GIVEN EXERCISE = Exactly reproduce each record listed below.

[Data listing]
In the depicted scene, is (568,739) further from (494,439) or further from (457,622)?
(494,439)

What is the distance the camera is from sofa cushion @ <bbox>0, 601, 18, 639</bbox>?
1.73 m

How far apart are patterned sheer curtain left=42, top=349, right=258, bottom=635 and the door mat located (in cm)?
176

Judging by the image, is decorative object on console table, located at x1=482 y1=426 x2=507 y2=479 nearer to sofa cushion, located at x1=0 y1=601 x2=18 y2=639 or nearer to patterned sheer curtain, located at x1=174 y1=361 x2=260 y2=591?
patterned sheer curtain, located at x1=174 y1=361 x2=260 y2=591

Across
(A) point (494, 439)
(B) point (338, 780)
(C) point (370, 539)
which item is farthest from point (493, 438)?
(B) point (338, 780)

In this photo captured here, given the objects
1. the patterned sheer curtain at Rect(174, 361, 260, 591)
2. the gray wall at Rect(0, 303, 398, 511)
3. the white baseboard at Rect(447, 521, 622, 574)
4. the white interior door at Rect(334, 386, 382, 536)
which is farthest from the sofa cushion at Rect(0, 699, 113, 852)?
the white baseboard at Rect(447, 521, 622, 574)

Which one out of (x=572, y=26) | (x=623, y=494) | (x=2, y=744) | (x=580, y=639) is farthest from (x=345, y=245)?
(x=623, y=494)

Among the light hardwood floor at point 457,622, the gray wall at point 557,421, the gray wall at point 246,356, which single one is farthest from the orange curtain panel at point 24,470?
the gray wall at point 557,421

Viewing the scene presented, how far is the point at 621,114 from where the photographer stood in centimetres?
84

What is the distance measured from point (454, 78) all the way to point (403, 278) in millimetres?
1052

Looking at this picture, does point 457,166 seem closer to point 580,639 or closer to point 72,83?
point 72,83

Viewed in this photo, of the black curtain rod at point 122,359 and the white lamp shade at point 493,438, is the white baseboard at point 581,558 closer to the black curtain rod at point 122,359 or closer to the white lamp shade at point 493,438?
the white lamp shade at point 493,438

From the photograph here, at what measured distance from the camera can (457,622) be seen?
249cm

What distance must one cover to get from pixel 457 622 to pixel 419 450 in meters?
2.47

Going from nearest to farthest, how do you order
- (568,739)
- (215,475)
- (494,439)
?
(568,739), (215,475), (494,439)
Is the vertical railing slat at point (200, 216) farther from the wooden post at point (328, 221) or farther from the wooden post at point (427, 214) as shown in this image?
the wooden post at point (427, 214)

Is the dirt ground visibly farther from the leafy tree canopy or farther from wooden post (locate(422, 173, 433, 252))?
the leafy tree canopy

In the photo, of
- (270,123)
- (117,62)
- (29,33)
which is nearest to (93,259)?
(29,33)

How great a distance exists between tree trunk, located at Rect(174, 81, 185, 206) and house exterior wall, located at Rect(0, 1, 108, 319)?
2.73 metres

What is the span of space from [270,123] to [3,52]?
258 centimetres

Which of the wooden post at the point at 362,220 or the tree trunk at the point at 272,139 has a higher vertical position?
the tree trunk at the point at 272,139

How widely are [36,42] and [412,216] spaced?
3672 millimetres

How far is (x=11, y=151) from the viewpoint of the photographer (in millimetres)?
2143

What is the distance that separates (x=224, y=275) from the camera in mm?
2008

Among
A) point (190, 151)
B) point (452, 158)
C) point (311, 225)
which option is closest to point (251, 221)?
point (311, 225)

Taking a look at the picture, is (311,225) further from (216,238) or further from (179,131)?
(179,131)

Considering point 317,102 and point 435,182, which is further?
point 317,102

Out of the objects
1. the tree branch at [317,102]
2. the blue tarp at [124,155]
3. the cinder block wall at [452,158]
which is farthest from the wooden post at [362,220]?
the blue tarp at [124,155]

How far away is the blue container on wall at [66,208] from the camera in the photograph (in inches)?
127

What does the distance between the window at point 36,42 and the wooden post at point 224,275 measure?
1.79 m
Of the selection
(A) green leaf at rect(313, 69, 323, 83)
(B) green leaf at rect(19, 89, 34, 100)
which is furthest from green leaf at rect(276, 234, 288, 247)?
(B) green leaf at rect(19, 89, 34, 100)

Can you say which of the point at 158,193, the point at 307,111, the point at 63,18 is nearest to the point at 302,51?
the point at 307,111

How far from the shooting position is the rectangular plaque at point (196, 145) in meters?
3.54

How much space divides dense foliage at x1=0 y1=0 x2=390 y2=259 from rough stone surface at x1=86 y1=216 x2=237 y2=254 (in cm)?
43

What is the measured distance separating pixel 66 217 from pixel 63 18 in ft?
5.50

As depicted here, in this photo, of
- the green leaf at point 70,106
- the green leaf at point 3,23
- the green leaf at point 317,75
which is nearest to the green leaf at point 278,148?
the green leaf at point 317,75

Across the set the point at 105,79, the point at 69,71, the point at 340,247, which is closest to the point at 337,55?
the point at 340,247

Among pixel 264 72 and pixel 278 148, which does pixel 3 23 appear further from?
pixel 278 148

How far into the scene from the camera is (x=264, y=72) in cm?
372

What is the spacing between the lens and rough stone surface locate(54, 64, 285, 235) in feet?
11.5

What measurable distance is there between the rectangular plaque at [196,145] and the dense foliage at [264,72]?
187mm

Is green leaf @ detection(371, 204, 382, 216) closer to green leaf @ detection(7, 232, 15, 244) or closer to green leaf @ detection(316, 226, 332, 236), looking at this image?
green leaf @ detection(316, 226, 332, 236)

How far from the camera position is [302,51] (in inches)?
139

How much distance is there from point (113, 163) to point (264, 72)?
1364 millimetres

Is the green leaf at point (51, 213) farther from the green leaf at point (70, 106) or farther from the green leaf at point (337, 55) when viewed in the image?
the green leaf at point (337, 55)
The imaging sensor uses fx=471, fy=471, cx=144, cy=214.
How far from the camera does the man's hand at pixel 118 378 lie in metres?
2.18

THE REPLY =
In the depicted scene, is (568,739) further from (494,439) or further from (457,622)?
(494,439)

What is the distance the camera is from sofa cushion @ <bbox>0, 601, 18, 639</bbox>?
1.73 m

How far apart are patterned sheer curtain left=42, top=349, right=258, bottom=635 and the door mat located (in cm)?
176

Judging by the image, is decorative object on console table, located at x1=482 y1=426 x2=507 y2=479 nearer to sofa cushion, located at x1=0 y1=601 x2=18 y2=639 or nearer to patterned sheer curtain, located at x1=174 y1=361 x2=260 y2=591?
patterned sheer curtain, located at x1=174 y1=361 x2=260 y2=591

Across
(A) point (494, 439)
(B) point (338, 780)
(C) point (370, 539)
which item is farthest from point (493, 438)?
(B) point (338, 780)

In this photo captured here, given the objects
1. the patterned sheer curtain at Rect(174, 361, 260, 591)
2. the gray wall at Rect(0, 303, 398, 511)
3. the white baseboard at Rect(447, 521, 622, 574)
4. the white interior door at Rect(334, 386, 382, 536)
which is farthest from the sofa cushion at Rect(0, 699, 113, 852)?
the white baseboard at Rect(447, 521, 622, 574)

Which one out of (x=572, y=26) | (x=623, y=494) | (x=2, y=744) | (x=580, y=639) is farthest from (x=345, y=245)?
(x=623, y=494)

Among the light hardwood floor at point 457,622, the gray wall at point 557,421, the gray wall at point 246,356, which single one is farthest from the orange curtain panel at point 24,470?
the gray wall at point 557,421

Viewing the scene presented, how far is the point at 621,114 from where the photographer stood in centimetres?
84

What is the distance measured from point (454, 78) all the way to point (403, 278) in millimetres?
1052

Looking at this picture, does point 457,166 seem closer to point 580,639 or closer to point 72,83?
point 72,83

Viewed in this photo, of the black curtain rod at point 122,359 and the white lamp shade at point 493,438, is the white baseboard at point 581,558 closer to the black curtain rod at point 122,359 or closer to the white lamp shade at point 493,438?
the white lamp shade at point 493,438

From the photograph here, at what measured distance from the camera can (457,622) be seen?
249cm

What distance must one cover to get from pixel 457 622 to pixel 419 450 in meters?
2.47

Going from nearest to farthest, how do you order
- (568,739)
- (215,475)
- (494,439)
?
(568,739), (215,475), (494,439)
Is the vertical railing slat at point (200, 216) farther from the wooden post at point (328, 221) or farther from the wooden post at point (427, 214) as shown in this image?
the wooden post at point (427, 214)

Is the dirt ground visibly farther from the leafy tree canopy or farther from wooden post (locate(422, 173, 433, 252))?
the leafy tree canopy

In the photo, of
- (270,123)
- (117,62)
- (29,33)
which is nearest to (93,259)?
(29,33)

How great a distance exists between tree trunk, located at Rect(174, 81, 185, 206) and house exterior wall, located at Rect(0, 1, 108, 319)?
2.73 metres

What is the span of space from [270,123] to [3,52]?
258 centimetres

Which of the wooden post at the point at 362,220 or the tree trunk at the point at 272,139 has a higher vertical position?
the tree trunk at the point at 272,139

How widely are [36,42] and [412,216] spaced?
3672 millimetres

How far is (x=11, y=151) from the viewpoint of the photographer (in millimetres)?
2143

What is the distance that separates (x=224, y=275) from the camera in mm?
2008

Among
A) point (190, 151)
B) point (452, 158)
C) point (311, 225)
which option is closest to point (251, 221)?
point (311, 225)

Taking a look at the picture, is (311,225) further from (216,238) or further from (179,131)?
(179,131)

Considering point 317,102 and point 435,182, which is further?
point 317,102

Out of the objects
1. the tree branch at [317,102]
2. the blue tarp at [124,155]
3. the cinder block wall at [452,158]
which is farthest from the wooden post at [362,220]?
the blue tarp at [124,155]

How far away is the blue container on wall at [66,208] from the camera in the photograph (in inches)?
127

What does the distance between the window at point 36,42 and the wooden post at point 224,275 measure?
1.79 m
Of the selection
(A) green leaf at rect(313, 69, 323, 83)
(B) green leaf at rect(19, 89, 34, 100)
which is furthest from green leaf at rect(276, 234, 288, 247)?
(B) green leaf at rect(19, 89, 34, 100)

Can you say which of the point at 158,193, the point at 307,111, the point at 63,18 is nearest to the point at 302,51?
the point at 307,111

How far from the shooting position is the rectangular plaque at point (196, 145) in meters?
3.54

How much space divides dense foliage at x1=0 y1=0 x2=390 y2=259 from rough stone surface at x1=86 y1=216 x2=237 y2=254 (in cm)?
43

What is the measured distance separating pixel 66 217 from pixel 63 18 in ft?
5.50

As depicted here, in this photo, of
- the green leaf at point 70,106
- the green leaf at point 3,23
- the green leaf at point 317,75
which is nearest to the green leaf at point 278,148?
the green leaf at point 317,75

Across the set the point at 105,79, the point at 69,71, the point at 340,247, which is closest to the point at 337,55?
the point at 340,247

Among pixel 264 72 and pixel 278 148, which does pixel 3 23 appear further from?
pixel 278 148

How far into the scene from the camera is (x=264, y=72) in cm?
372

What is the spacing between the lens and rough stone surface locate(54, 64, 285, 235) in feet?
11.5

What measurable distance is there between the rectangular plaque at [196,145] and the dense foliage at [264,72]?
187mm

Is green leaf @ detection(371, 204, 382, 216) closer to green leaf @ detection(7, 232, 15, 244) or closer to green leaf @ detection(316, 226, 332, 236), looking at this image?
green leaf @ detection(316, 226, 332, 236)

How far from the camera position is [302,51] (in inches)?
139

How much distance is there from point (113, 163) to point (264, 72)?
1364 millimetres

Is the green leaf at point (51, 213) farther from the green leaf at point (70, 106) or farther from the green leaf at point (337, 55) when viewed in the image?
the green leaf at point (337, 55)
The imaging sensor uses fx=471, fy=471, cx=144, cy=214.
How far from the camera does the man's hand at pixel 118 378 lie in metres?
2.18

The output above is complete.